## [SET EXERCISE A]
Answer these questions using the article titled "What caused God? (An Error Explained)":
(i) What was the professor's first piece of advice?
(ii) What does Timaeus call the best hypothesis he can give?
(iii) According to Timaeus, what causes events?
## [SET EXERCISE B]
Carry on writing the article titled "What caused God? (An Error Explained)" from the point where it stops.

## [EXCERPT]
What caused God? (An Error Explained)

What caused God? (An Error Explained) October 19, 2018

Good Advice from a Good Professor

Don’t reject an argument nobody is making. This good advice came from a professor who was explaining that what I thought was a problem in an argument was indeed a problem, but sadly for me this was not an argument anyone relevant to our discussion was making.

I had misunderstood what was being said. Clarity ensued and my learning continued! Over time the same professor helped me with a second bit of advice, argue with the best, not the worst, version of an argument you do not like. Don’t drop the mic and get an easy win when a little bit of tweaking could save the argument from your objection.

As a teacher helping college students clarify arguments and finding charity in understanding those arguments, especially ones they do not like is an important bit of work.

Plato’s Timaeus and His Premise

In Timaeus, Plato creates the ideal philosopher and student of nature: Timaeus.* The sage is given the bulk of the dialog to explain the creation of the cosmos and of all that it contains. While many of the details of his scheme are wrong, the dialog helped produce the scienctific revolution by emphasizing the importance of mathematical modeling to science and the provisional nature of any natural explanation. In his open philosophy of science, Timaeus gives us the best hypothesis he can (a “likely story”). If we can develop a better account, however, Timaeus would be glad to adopt it! He is open to personal and material agency. Timaeus holds that some events are caused by mind and others by matter following the rules of matter’s nature.

## [INFORMATION SUPPLIED]

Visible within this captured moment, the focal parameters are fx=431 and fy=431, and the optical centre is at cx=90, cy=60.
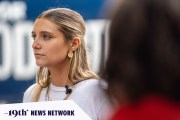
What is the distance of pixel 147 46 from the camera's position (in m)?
0.66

## [OUTPUT A]
(i) Don't reject an argument nobody is making.
(ii) A "likely story."
(iii) Some events are caused by mind and others by matter following the rules of matter's nature.

## [OUTPUT B]
In looking at the cosmos, Timaeus asserts:

Now everything that comes to be must of necessity come to be by the agency of some cause, for it is impossible for anything to come to be without a cause.**

A Mistake Some Smart People Make

Both in class and on social media I often have run into people who make a very elementary mistake about this premise. They think Timaeus (and later thinkers who agree with him) are asserting that everything has a cause. If this was true, then one could simple ask: “What caused God?”and Timaeus look foolish.

This is a conclusive refutation of a premise Timaeus is not asserting, however. Timaeus is saying every effect has a cause. Given previous Platonic arguments that “being” is unchanging and eternal while the cosmos changes and so cannot be eternal, Timaeus asserts that the cosmos is an effect. All effects have causes, so he looks for the cause of the cosmos. 

This confuses some students and more than one Internet atheist. Timaeus is not saying everything has a cause. Effects have causes, but not all causes have causes! This matters since this makes the argument harder to refute. Timaeus knows that the cosmos might be the “first” (or uncaused) cause.

None of this proves Timaeus’ argument that a Divine Craftsman made the cosmos is persuasive. We have not even given his argument ! However, we know what Plato has Timaeus say and what he is not saying. Nobody could refute Timaeus by simply saying that “not all causes are effects.” Nobody could refute his case by pointing out the cosmos itself may be an “uncaused cause.”

He knows this is true.

However, if the cosmos is an effect, then it needs an adequate cause. Timaeus sets out to give one. Critics should make sure that they begin with his argument and not roll to victory over their own misunderstanding of what was said.

That’s a simple point: an effect can be cause itself (or not!), but it will always have a cause.

Listening carefully to what a thinker is saying helps avoid this kind of foolish error. May the good God help me to:

1. Answer the arguments thinkers are making, not the one I wish they were making

2. Help my opponent make his or her best argument, not just dunk on the error.

3. Assume a thinker means exactly what he or she is saying and take that seriously/

Here Endeth the Lesson for Me.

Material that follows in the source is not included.